TEXTO FORNECIDO:

◆ ◆ ◆ ◆ ◆ ◆ ◆

A história se repete não importa para que lado: pegar metrô ou trem, chegar ao ponto final (ou quase) e tomar ainda um ônibus, indo novamente até a última parada. O fato de milhões de brasileiros enfrentarem essas viagens urbanas cotidianamente faz pensar em como a localização geográfica muda a perspectiva pela qual cada cidadão vê a si e a vida. Mesmo o poder público se dissolve na distância. Quanto mais afastado o bairro, mais pobreza e menos urbanização. Assim, é natural que a arte produzida nessas regiões seja política desde o berço. Na busca pela transformação do ambiente ao redor e de sua articulação com o Centro, os artistas periféricos são engajados, atuam coletivamente e tentam suprir com beleza e atitude o que falta em ação oficial.

◆ ◆ ◆ ◆ ◆ ◆ ◆

TRECHO DOS DADOS:
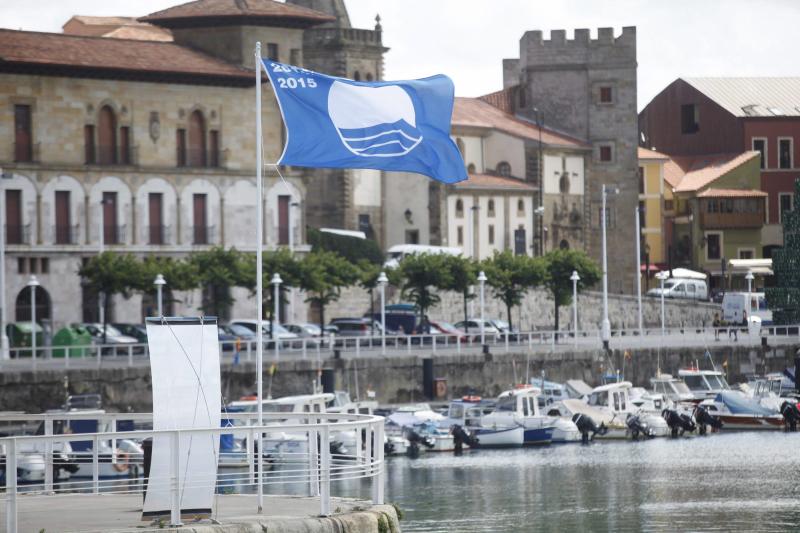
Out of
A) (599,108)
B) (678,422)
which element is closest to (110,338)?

◆ ◆ ◆ ◆ ◆ ◆ ◆

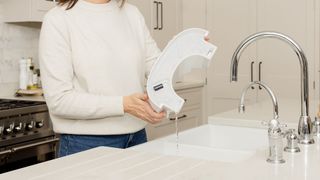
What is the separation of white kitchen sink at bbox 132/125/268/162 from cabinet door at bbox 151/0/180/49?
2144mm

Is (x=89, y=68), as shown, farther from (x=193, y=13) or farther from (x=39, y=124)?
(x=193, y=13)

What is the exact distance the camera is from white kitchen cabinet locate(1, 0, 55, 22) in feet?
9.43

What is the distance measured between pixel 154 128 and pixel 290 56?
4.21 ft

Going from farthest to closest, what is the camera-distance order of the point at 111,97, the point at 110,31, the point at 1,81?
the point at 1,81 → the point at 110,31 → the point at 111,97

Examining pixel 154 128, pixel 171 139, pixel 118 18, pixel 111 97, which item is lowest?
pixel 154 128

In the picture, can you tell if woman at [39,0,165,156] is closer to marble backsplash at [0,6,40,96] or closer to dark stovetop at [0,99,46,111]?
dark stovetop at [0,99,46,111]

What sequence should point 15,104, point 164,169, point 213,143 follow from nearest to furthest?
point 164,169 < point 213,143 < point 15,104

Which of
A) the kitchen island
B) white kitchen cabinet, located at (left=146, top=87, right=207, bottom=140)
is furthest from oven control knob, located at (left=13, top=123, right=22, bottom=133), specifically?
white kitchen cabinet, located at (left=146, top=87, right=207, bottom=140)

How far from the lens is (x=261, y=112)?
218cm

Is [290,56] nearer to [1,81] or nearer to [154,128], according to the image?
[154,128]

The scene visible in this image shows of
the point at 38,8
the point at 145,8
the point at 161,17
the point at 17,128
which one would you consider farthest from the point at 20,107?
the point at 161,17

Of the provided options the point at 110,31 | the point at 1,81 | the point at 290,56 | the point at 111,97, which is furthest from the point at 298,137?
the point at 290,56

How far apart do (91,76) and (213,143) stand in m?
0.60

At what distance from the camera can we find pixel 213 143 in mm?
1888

◆ ◆ ◆ ◆ ◆ ◆ ◆

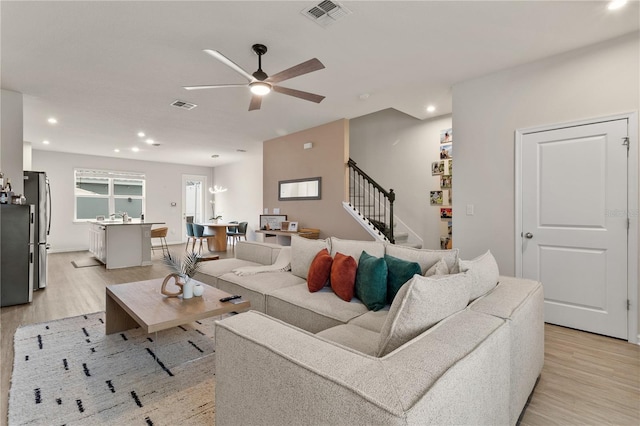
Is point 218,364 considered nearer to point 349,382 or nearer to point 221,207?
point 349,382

◆ ◆ ◆ ◆ ◆ ◆ ◆

TAREFAS A REALIZAR:
**A.** De acordo com o texto sobre a arte da periferia, o que acontece à medida que o bairro fica mais afastado?
**B.** Extraia todas as linhas que contêm a palavra "distance", levando em conta a diferença entre maiúsculas e minúsculas.
O texto e as linhas não têm relação entre si.

RESPOSTAS DAS TAREFAS:
**A.** Há mais pobreza e menos urbanização.

**B.**
What is the exact distance the camera is from white kitchen cabinet locate(1, 0, 55, 22) in feet?
What is the distance measured between pixel 154 128 and pixel 290 56?
Going from farthest to closest, what is the camera-distance order of the point at 111,97, the point at 110,31, the point at 1,81?
At what distance from the camera can we find pixel 213 143 in mm?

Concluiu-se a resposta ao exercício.